ABSTRACT
In many countries around the world, the number of new doctorate recipients graduating from universities has grown sharply in the past few decades, but the implications of this expansion for the employment situation of doctorate recipients remain largely unexplored in longitudinal studies. In Germany, as in various other countries, the expansion of doctoral education coincided with other changes in higher education that may have had a relevant impact on the careers of doctorate recipients. We explore the labour market outcomes of more than 98,000 doctorate recipients who graduated between 1995 and 2013. Focusing on differences among 19 annual graduation cohorts, we find that, beginning in the mid-2000s, newly graduating doctorate recipients had lower rates of full-time employment and were less likely to earn high incomes than graduates of the 1995–2000 period. At the same time, rates of inter-regional mobility have declined, and more new doctorate recipients remain employed in the academic sector. Differences across cohorts are robust to disaggregation along gender and disciplinary lines and persist for at least five years after graduation. We relate these findings to a stronger socialisation of doctoral students towards academic ‘excellence’, new employment options in university administration and management as well as increasing fixed-term employment in research projects. Our findings indicate that the expansion of doctoral education, as well as potential reforms in the training of doctoral candidates, must be analysed in the context of the respective university system.
Disclosure statement
No potential conflict of interest was reported by the author(s).
Data availability statement
The IIPED dataset used in the empirical analysis includes confidential information from social security records which is subject to strict privacy regulations. The actual record linkage was performed by the Institute for Employment Research (IAB). The authors are not authorised to fully disclose and share these data. To enable replication of the work reported in this study, the authors are willing to provide interested authors with a detailed description of the data as well as the code on which the results reported in this study are based. However, the data can only be accessed on-site at the IAB. Access to the data will require clearance by the German Federal Ministry of Labour and Social Affairs.
Notes
1 It must be noted that after 2015, Germany has experienced a decline in the number of new doctorate recipients. In the U.S., numbers of awarded doctorates have plateaued since 2015.
2 Various special clauses and exemptions exist e.g. for graduates in medicine and parents, among others. In addition, fixed-term employment is also possible beyond the 12-year period if there is third-party funding available. For further details, see the first evaluation of the Wissenschaftszeitvertragsgesetz by Jongmanns (Citation2011) as well as its most recent evaluation from 2022 by Sommer et al. (Citation2022).

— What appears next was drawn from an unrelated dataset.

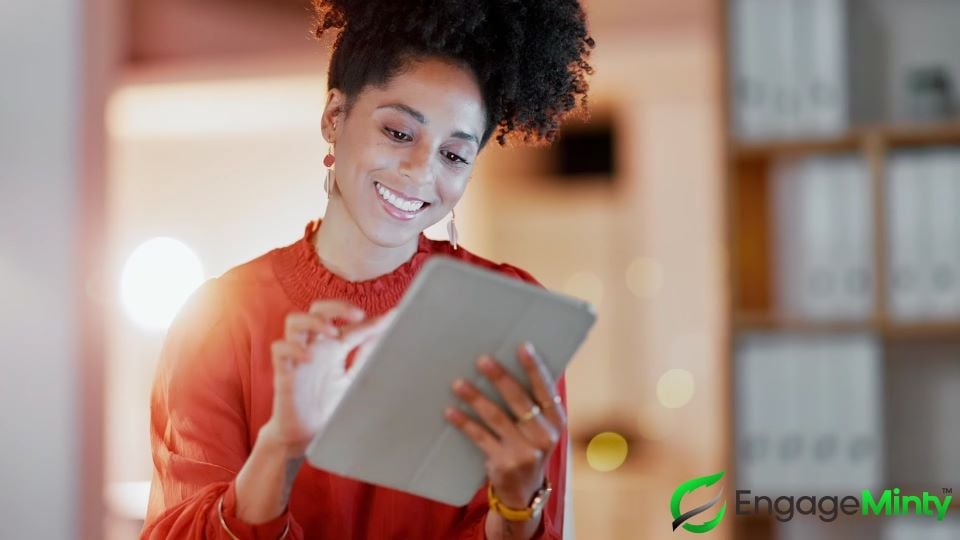 EngageMinty Marketing- und Kundenplattform auf einem Tablet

3 Dissertation authors with more than 300 namesakes in the IEB dataset were excluded from the record linkage for reasons of data security.
4 The IIPED dataset currently extends to 2015. Since we use information on labour market outcomes at least two years after graduation, the final cohort we can use is 2013.
5 To be precise, the contribution limit is reduced by EUR 2 to account for rounding errors in data collection.
6 We refrain from using Tobit regressions because the contribution limit, and thus the level at which income is censored, varies over time.
7 Interregional migration therefore corresponds to a move across the borders of functional regions comprising several administrative districts (NUTS-3 units) linked by intense commuting. Employees mainly commute within these functional regions.
8 For identification of the academic sector, the public statistic was extended by a record linkage based on the names of all German universities and research institutes.
9 Five years after graduation, these shares are 21 % for the academic sector, 6 % for the non-academic public sector, and 73 % for the private sector. Results reported below are robust to using an alternative classification where we only used employer names (universities and other public research organisations) to delineate the academic employment sector. Results are available from the authors.
10 All values of time-varying controls refer to the last day of the graduation year. To measure work experience, all employment episodes are accumulated up to this day.
11 The declining share of full-time employment among women during the cohorts covered in our analysis is noteworthy because German policy makers have made substantial efforts to expand childcare facilities and make it easier for parents, and women in particular, to have both a family and a career. These efforts do not seem to be reflected in our data.
12 The share of doctorate recipients with a high income is comparatively high compared to the overall population. For example, the same share among full-time employees aged between 20 and 40, was only 6.4 % in 2000.
13 While our data allow us to identify academic employers (universities and research institutes), we cannot reliably distinguish between research and staff positions in university administration and management.